WHAT IS BEING ASKED:
Please turn each of the rows below into a JSON list of strings, one string per line and no blank lines. Leave the pictures out of your answer.

** START PROVIDED ENTRIES **

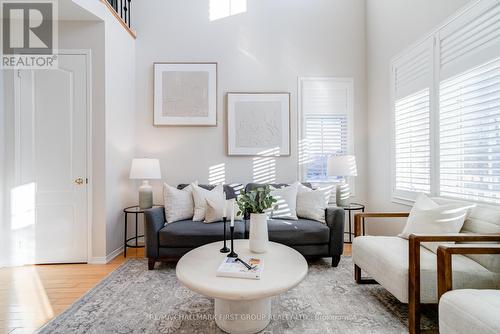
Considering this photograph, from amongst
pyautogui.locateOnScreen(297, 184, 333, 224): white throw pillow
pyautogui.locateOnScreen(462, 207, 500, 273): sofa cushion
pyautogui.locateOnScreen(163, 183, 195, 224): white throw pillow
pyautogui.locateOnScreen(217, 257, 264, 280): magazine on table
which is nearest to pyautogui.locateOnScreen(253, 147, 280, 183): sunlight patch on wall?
pyautogui.locateOnScreen(297, 184, 333, 224): white throw pillow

** END PROVIDED ENTRIES **

ANSWER TO THIS PROBLEM:
[
  "Considering this photograph, from amongst",
  "pyautogui.locateOnScreen(297, 184, 333, 224): white throw pillow",
  "pyautogui.locateOnScreen(462, 207, 500, 273): sofa cushion",
  "pyautogui.locateOnScreen(163, 183, 195, 224): white throw pillow",
  "pyautogui.locateOnScreen(217, 257, 264, 280): magazine on table",
  "which is nearest to pyautogui.locateOnScreen(253, 147, 280, 183): sunlight patch on wall?",
  "pyautogui.locateOnScreen(297, 184, 333, 224): white throw pillow"
]